YOUR OBJECTIVE |
Only the pictures are to be dropped; return all other data below exactly.

Stored items |
========================================================================

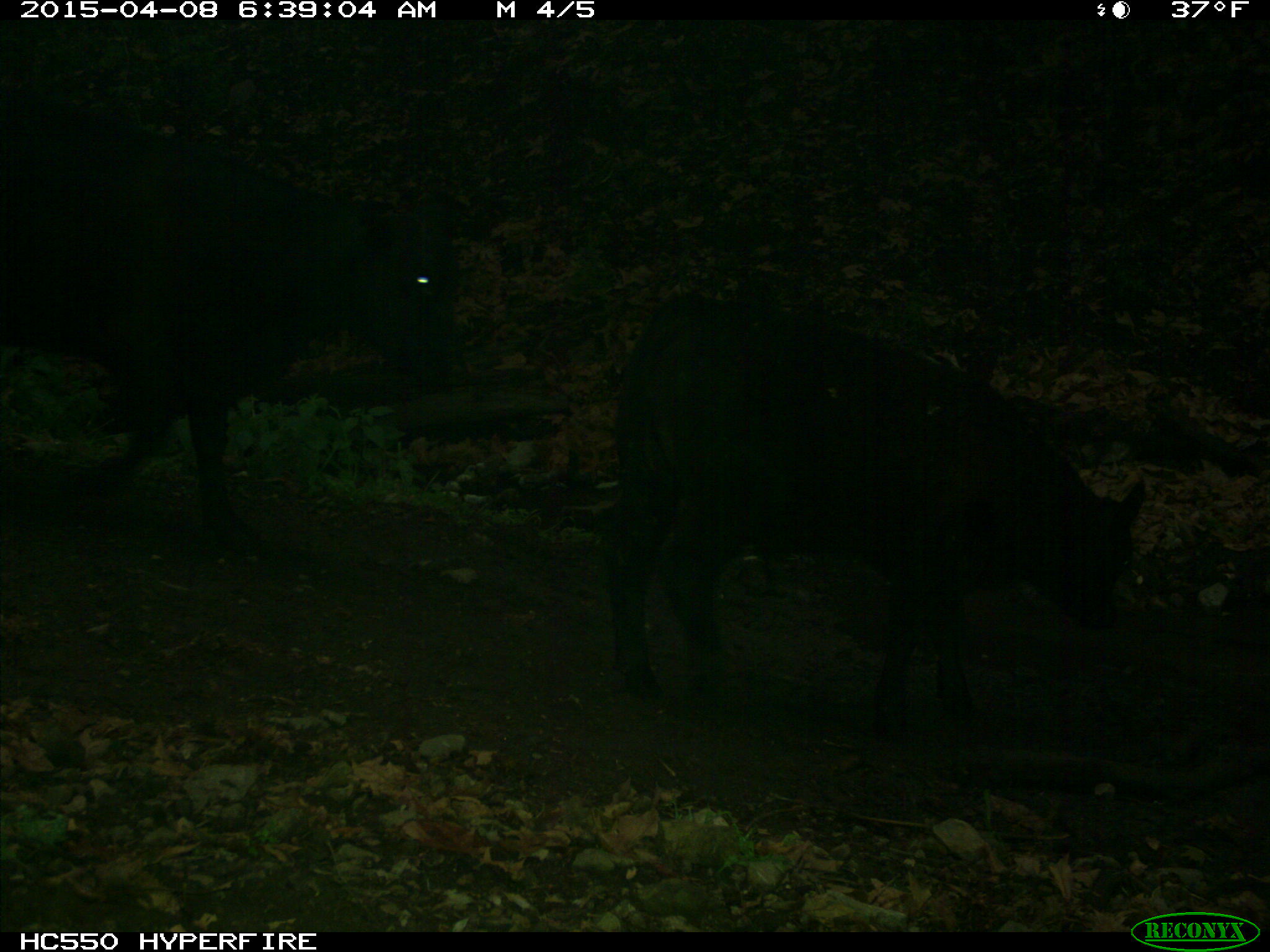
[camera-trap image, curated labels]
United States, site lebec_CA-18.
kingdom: Animalia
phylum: Chordata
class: Mammalia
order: Artiodactyla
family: Bovidae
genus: Bos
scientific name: Bos taurus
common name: domestic cow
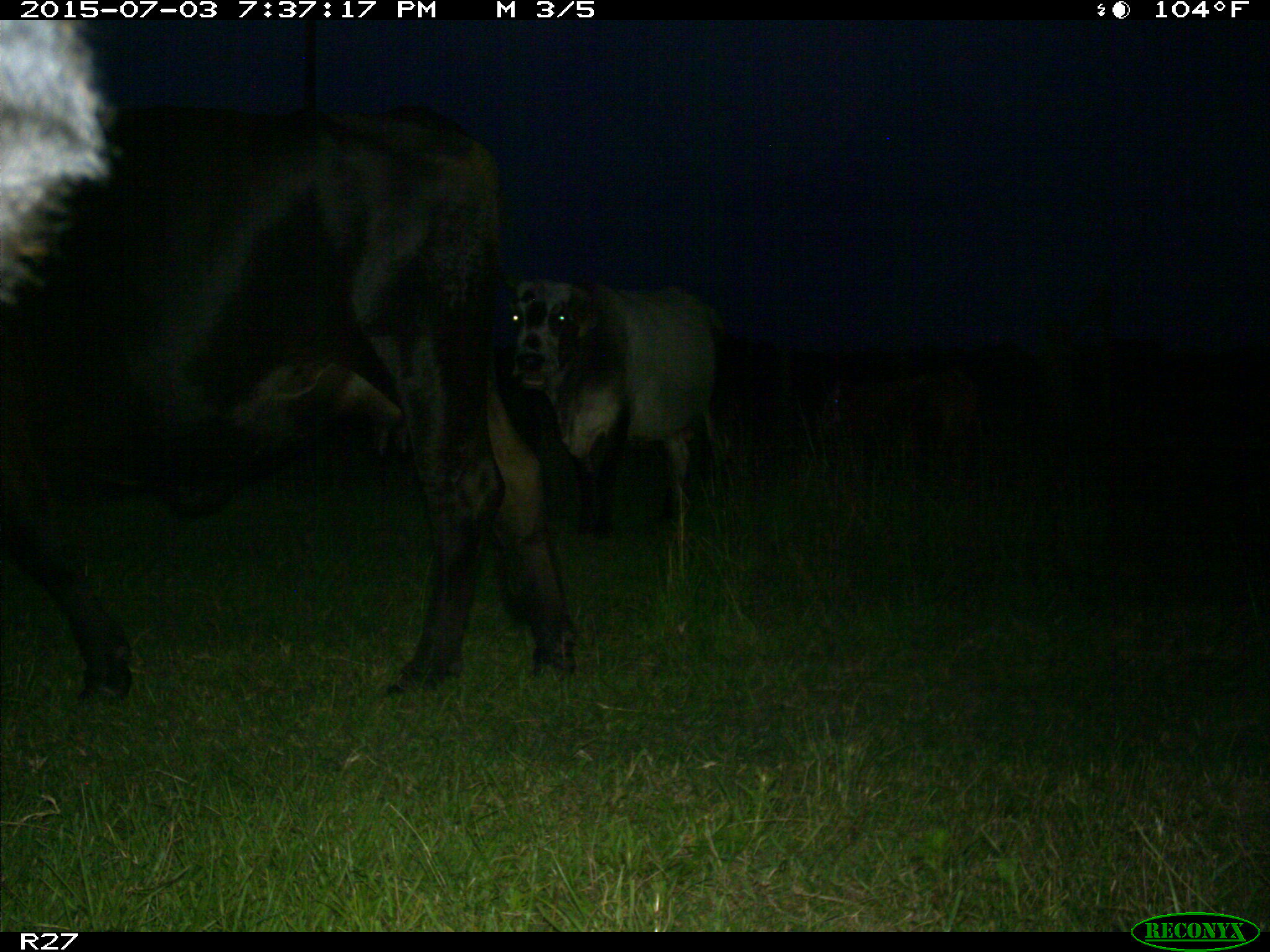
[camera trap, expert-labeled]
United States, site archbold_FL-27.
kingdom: Animalia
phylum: Chordata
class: Mammalia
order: Artiodactyla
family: Bovidae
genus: Bos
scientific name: Bos taurus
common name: domestic cow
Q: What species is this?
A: Bos taurus (domestic cow).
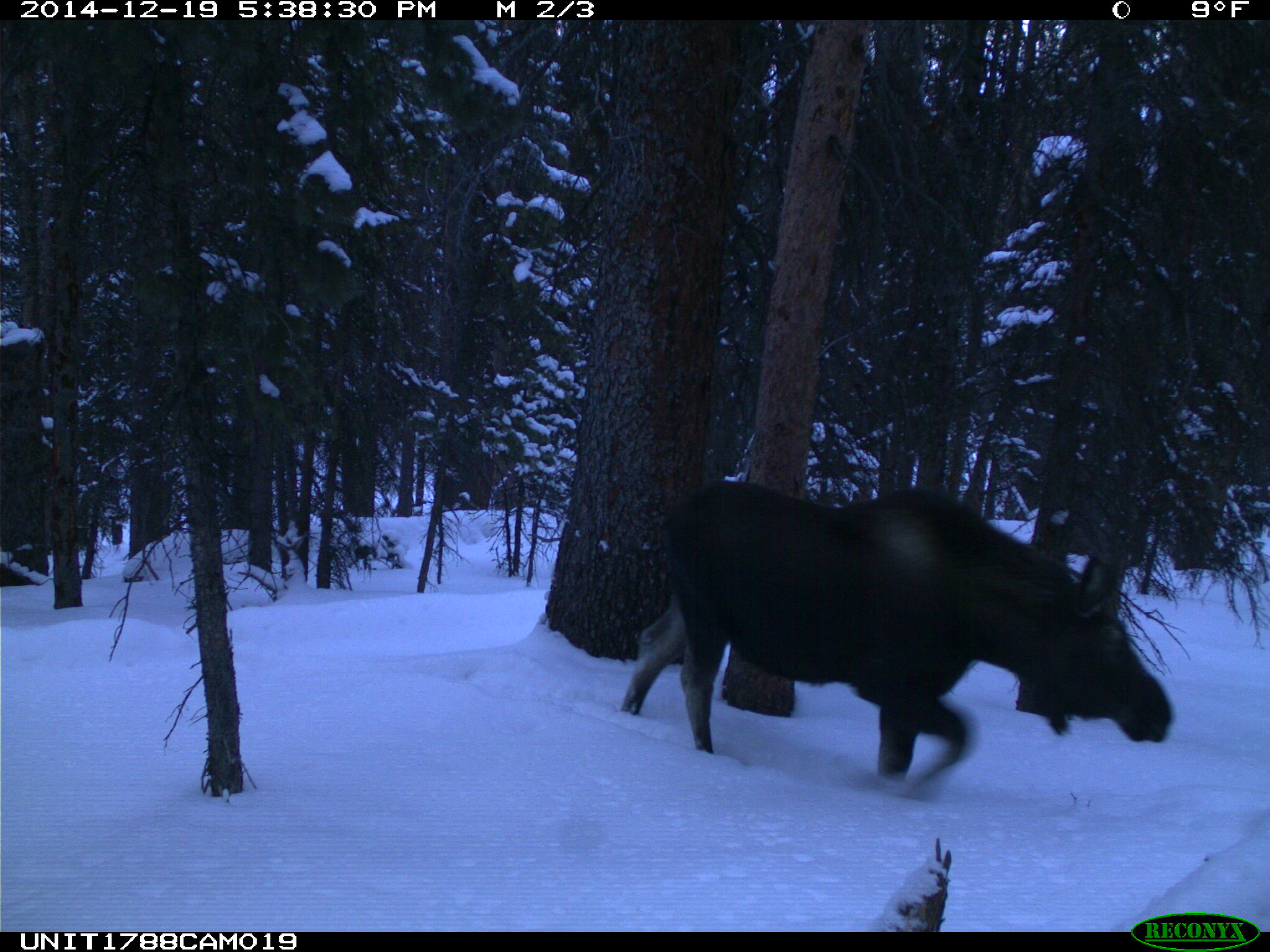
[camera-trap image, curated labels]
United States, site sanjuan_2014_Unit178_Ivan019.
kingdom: Animalia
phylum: Chordata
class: Mammalia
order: Artiodactyla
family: Cervidae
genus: Alces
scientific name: Alces alces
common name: moose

========================================================================

RESPONSE AREA |
[camera-trap image, curated labels]
United States, site lebec_CA-18.
kingdom: Animalia
phylum: Chordata
class: Mammalia
order: Artiodactyla
family: Bovidae
genus: Bos
scientific name: Bos taurus
common name: domestic cow
[camera trap, expert-labeled]
United States, site archbold_FL-27.
kingdom: Animalia
phylum: Chordata
class: Mammalia
order: Artiodactyla
family: Bovidae
genus: Bos
scientific name: Bos taurus
common name: domestic cow
Q: What species is this?
A: Bos taurus (domestic cow).
[camera-trap image, curated labels]
United States, site sanjuan_2014_Unit178_Ivan019.
kingdom: Animalia
phylum: Chordata
class: Mammalia
order: Artiodactyla
family: Cervidae
genus: Alces
scientific name: Alces alces
common name: moose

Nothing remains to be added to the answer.